I don’t really care too much for abstract ideas without direct usefulness in my ‘everydayness’, so I doubt I would contemplate all the possible abstractions too seriously. But I was struck by how much the pen, my transformation of it, and my use of it, reveals about the world I live in, and my own purposes within it.
It is a world which has metallurgy and plastics (the grip and ink feeding mechanism are not metal). A world that has advanced industrial manufacturing techniques to mass-produce the pen, and that has a political economy in which there is a mass demand for the pen, among many others. It is a world in which I know how to write, implying an education in at least grammar, if not also a variety of other subjects on which I write. A world in which I see value in writing. A world in which I have the aesthetic inclination to prefer fountain pens to other kinds of pen, and to at least split my written communication between the handwritten and the typed. A world in which I can have (afford?) more than one pen. And all of that, I reckon, makes up the usefulness of Heidegger’s concept of unconcealment with his wider conception of human existence as communal, specific to time and place, but with everydayness (me just using the pen to write) concealing the true nature of my ‘being of Being’.
It also helps to explain Heidegger’s influence on others.

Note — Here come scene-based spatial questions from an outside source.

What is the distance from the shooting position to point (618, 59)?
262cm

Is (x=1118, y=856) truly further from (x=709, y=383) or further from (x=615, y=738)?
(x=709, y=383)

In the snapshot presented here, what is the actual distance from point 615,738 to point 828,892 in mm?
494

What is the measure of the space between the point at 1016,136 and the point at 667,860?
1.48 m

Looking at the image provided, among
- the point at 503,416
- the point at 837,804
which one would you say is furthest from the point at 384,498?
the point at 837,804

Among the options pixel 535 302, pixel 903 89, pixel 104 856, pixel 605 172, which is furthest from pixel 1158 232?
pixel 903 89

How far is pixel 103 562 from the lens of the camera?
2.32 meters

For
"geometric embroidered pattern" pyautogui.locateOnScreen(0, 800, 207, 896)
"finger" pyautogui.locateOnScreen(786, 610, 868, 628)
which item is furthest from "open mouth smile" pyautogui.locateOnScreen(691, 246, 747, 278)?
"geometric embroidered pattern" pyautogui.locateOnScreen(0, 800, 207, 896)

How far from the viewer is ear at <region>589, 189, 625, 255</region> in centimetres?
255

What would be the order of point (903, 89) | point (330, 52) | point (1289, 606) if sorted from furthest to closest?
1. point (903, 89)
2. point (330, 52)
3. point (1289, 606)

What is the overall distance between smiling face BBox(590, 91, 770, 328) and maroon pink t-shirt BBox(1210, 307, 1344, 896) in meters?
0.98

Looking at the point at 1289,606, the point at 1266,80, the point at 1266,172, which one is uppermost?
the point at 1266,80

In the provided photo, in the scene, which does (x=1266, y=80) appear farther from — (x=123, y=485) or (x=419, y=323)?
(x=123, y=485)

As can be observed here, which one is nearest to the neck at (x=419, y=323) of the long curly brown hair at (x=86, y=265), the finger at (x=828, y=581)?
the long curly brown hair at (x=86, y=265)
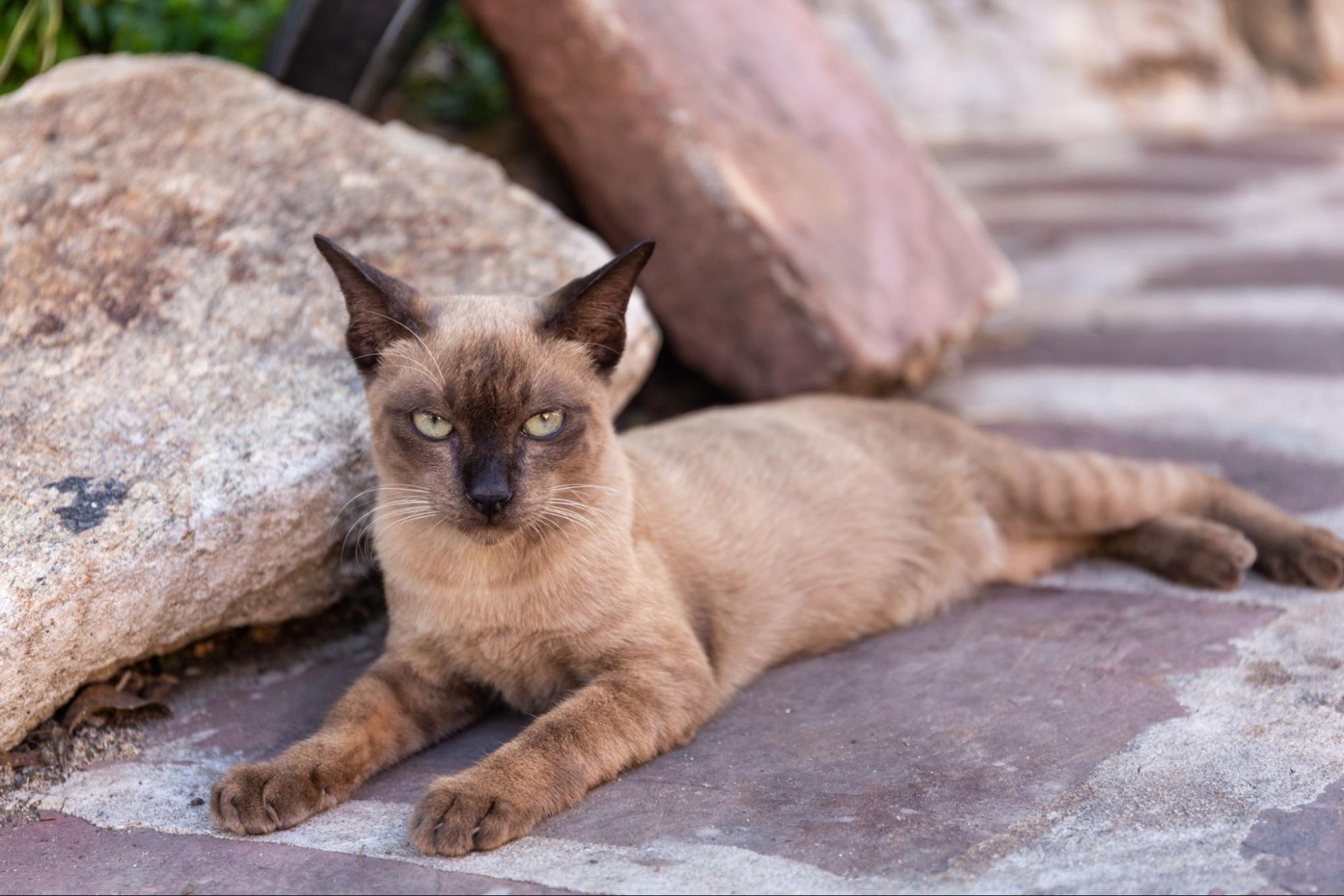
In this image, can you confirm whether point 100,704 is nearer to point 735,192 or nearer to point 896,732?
point 896,732

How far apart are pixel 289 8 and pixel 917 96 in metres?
5.90

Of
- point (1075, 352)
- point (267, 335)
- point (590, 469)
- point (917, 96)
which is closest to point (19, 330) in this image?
point (267, 335)

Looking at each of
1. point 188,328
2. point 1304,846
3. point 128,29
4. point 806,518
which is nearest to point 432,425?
point 188,328

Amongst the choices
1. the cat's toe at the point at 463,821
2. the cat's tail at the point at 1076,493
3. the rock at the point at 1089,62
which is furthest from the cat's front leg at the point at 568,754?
the rock at the point at 1089,62

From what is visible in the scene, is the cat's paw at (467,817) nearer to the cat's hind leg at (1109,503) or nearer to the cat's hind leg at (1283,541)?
the cat's hind leg at (1109,503)

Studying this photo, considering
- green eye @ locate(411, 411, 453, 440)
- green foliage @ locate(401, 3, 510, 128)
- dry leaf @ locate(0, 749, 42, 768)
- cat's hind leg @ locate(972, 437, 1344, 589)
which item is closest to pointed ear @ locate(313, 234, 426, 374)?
green eye @ locate(411, 411, 453, 440)

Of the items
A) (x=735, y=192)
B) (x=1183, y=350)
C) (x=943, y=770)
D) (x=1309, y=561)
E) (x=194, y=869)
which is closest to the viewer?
(x=194, y=869)

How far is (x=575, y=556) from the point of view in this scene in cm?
288

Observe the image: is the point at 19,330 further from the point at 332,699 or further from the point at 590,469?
the point at 590,469

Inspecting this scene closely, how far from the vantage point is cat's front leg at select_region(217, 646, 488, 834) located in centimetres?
251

For example, his focus on human existence as prerequisite to all other ideas becomes Jean Paul Sartre’s existential catch-cry: ‘Existence precedes essence’. Althusser’s interpellation—people recognizing themselves as subjects of a controlling state—becomes an explanation of concealment. Derrida’s deconstruction becomes a method of unconcealment.
Earlier on I wrote about an object lesson. In this case a drunken piece of vandalism in scraping lacquer off a pen. If I had not been reading Heidegger for the day or so prior, would this have remained just a bit of mucking about?
In his lectures on truth, Heidegger’s examination of Plato’s allegory of the cave leads to a conclusion that it is philosophers who lead others to an unconcealment of truth. Did reading Heidegger drive me to quaff a few too many beers? Unlikely. I would have done so even without the reading matter. But reading Heidegger did lead me to contemplate a way of looking at things that exceeded the everyday ‘common sense’ interpretation of what I was doing: scraping away perished lacquer. Not working at unconcealment.
It might well be argued that Heidegger, long after his death, inspired me to see a bit more than just the everyday in my Friday night activity. In that sense, Heidegger wasn’t just boasting when he put himself forward as a philosopher like the one in Plato’s cave, leading people to (en)light(enment), even well after his death. Because he wrote it all down. So generations in his own future could read it. Probably using a fountain pen, too.
1Martin Heidegger (2010). Gregory Fried and Richard Polt, trans, Being and Truth. Indiana University Press.t
2David Ebrey and Richard Kraut, (2022). ‘Introduction to the Study of Plato’, in David Ebrey and Richard Kraut editors (2022). The Cambridge Companion to Plato, second edition. Cambridge University Press, pp 1—38 (p 19).